Tesco’s plastic pledge has ‘fallen short’, according to a Bloomberg expose which reveals the truth behind a plastic bag’s 2,000 mile journey across Europe and a “messy reality that looks less like a virtuous circle and more like passing the buck”.
Tesco first started collecting customers’ plastic bags and wrappers to be recycled in March 2021, as part of its widely-publicised 4R’s initiative – remove, reduce, reuse, recycle.
Soft plastics – such as crisp packets, plastic bags and food wrap – are notoriously difficult to recycle, as the waste needs to be heavily processed first.

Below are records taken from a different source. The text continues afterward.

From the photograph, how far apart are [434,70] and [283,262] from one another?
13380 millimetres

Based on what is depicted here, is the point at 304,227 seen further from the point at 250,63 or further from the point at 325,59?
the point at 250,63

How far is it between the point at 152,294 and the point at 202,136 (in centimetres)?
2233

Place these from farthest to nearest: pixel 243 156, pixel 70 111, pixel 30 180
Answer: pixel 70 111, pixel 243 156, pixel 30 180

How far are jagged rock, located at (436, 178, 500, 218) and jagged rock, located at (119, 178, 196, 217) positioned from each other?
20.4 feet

This only happens to about 6% of the UK’s soft plastic, so customers and environmental groups were pleased when Tesco’s soft plastic recycling scheme rolled out to larger stores across the UK.

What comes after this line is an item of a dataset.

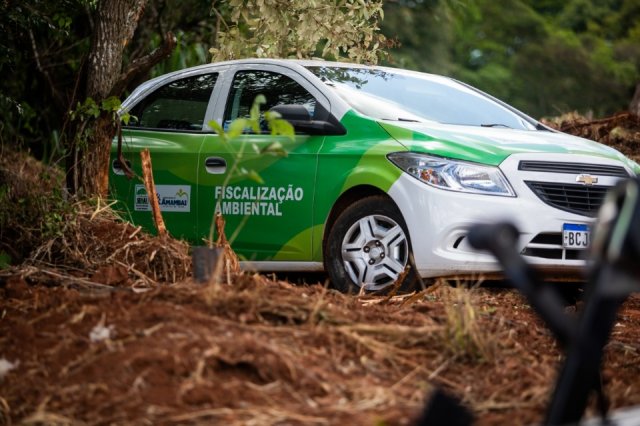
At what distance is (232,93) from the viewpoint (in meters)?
9.06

Keen to understand exactly what happened to the plastic waste collected by the UK’s biggest supermarket, Bloomberg placed tiny digital trackers inside three used plastic items.

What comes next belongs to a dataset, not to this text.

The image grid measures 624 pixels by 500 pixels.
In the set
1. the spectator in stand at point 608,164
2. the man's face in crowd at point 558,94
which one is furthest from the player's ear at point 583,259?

The rubbish – which started off in a Tesco store recycling bin in London – soon ended up at “the margins of European waste management”, where “some was recycled but the rest was burned or shipped off to an uncertain fate”.
While one tracker stopped working fairly quickly, the others travelled through Germany and into Poland, roughly 700 miles from London. “Truckloads of garbage” arrive from Europe every day, heading for the Eurokey Recycling Group.
A ‘waste broker’ which transports and sorts rubbish to be sent on to other contractors or buyers, Eurokey waste processing centre acts as a stopover point for plastic on its way somewhere else.
Tesco has a long-standing relationship with Eurokey and has continued to work with the company despite “periodic bad publicity”, including sanctions from the Environment Agency for mislabelling waste to avoid overseas import restrictions.
The second tracking device began moving again after two days and ended up in a factory in East Poland which manufactures recycled rubbish bags. Any plastic that isn’t suitable for recycling is burned and used to power the facility.
Tesco has previously pledged that none of its packaging will end up being buried. However, two former Eurokey employees in Poland say they saw the lowest-quality material being disposed of in precisely this way.
“We believe no plastic packaging should end up as waste in the natural environment,” Tesco told Bloomberg.
“That’s why we are committed to creating a system where we minimize single-use plastic and ensure everything we use can be recycled as part of a closed loop.”
The third tracker stopped working shortly after arriving at Eurokey and was assumed lost. Two months later, the final digital tracker came back to life at an industrial estate in southern Turkey, roughly 2,000 miles from the start of its journey.
The Turkish company denied accepting imported waste, leading Bloomberg to question whether it was authorised to process the material at all.